Exercise instructions -
Which rows below contain the word "Superfiziell"? Pick out each one and copy it in full.

Data to use -
------------------------------------------------

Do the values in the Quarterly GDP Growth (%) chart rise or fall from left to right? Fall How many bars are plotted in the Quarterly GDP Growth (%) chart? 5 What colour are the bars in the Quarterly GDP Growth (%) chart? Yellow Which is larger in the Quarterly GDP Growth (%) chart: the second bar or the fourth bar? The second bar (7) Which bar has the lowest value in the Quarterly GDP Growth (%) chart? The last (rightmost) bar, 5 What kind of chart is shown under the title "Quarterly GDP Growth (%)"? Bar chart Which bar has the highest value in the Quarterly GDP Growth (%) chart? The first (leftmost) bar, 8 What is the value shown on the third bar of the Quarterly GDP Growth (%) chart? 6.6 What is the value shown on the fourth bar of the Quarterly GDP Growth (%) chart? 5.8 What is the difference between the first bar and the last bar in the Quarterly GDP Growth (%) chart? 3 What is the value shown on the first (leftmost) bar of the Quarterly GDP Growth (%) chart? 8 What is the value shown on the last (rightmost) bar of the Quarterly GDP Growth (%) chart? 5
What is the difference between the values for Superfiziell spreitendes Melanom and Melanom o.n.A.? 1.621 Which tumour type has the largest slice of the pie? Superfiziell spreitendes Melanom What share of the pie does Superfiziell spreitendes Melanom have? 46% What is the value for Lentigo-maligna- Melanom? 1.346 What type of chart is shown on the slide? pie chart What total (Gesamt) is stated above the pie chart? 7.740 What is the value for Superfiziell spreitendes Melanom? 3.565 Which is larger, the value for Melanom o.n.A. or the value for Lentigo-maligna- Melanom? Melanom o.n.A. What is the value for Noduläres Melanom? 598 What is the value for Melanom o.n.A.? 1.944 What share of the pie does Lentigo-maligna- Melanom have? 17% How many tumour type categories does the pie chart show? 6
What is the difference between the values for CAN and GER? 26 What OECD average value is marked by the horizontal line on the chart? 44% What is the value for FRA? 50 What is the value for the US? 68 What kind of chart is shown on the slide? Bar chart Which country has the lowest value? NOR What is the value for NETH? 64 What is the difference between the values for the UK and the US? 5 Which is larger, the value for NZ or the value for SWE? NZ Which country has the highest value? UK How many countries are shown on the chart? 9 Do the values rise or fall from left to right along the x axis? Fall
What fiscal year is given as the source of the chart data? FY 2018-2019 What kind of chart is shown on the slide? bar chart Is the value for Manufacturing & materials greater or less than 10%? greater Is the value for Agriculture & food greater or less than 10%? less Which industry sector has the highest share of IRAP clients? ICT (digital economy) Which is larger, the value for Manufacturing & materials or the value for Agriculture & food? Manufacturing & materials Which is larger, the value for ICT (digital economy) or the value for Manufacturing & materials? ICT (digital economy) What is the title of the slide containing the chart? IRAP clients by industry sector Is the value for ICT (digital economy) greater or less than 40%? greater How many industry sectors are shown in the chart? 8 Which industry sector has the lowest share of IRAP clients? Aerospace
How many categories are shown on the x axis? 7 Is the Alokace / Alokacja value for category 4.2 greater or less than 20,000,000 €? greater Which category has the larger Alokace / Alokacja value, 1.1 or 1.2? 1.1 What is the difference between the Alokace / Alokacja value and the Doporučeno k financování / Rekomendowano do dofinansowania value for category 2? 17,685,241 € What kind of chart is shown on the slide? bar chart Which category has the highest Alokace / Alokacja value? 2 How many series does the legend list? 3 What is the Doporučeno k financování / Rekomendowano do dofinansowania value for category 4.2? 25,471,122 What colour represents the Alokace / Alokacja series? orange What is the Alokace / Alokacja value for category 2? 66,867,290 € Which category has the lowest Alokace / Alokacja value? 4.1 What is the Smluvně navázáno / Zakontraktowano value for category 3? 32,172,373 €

------------------------------------------------

Written solution -
What is the difference between the values for Superfiziell spreitendes Melanom and Melanom o.n.A.? 1.621 Which tumour type has the largest slice of the pie? Superfiziell spreitendes Melanom What share of the pie does Superfiziell spreitendes Melanom have? 46% What is the value for Lentigo-maligna- Melanom? 1.346 What type of chart is shown on the slide? pie chart What total (Gesamt) is stated above the pie chart? 7.740 What is the value for Superfiziell spreitendes Melanom? 3.565 Which is larger, the value for Melanom o.n.A. or the value for Lentigo-maligna- Melanom? Melanom o.n.A. What is the value for Noduläres Melanom? 598 What is the value for Melanom o.n.A.? 1.944 What share of the pie does Lentigo-maligna- Melanom have? 17% How many tumour type categories does the pie chart show? 6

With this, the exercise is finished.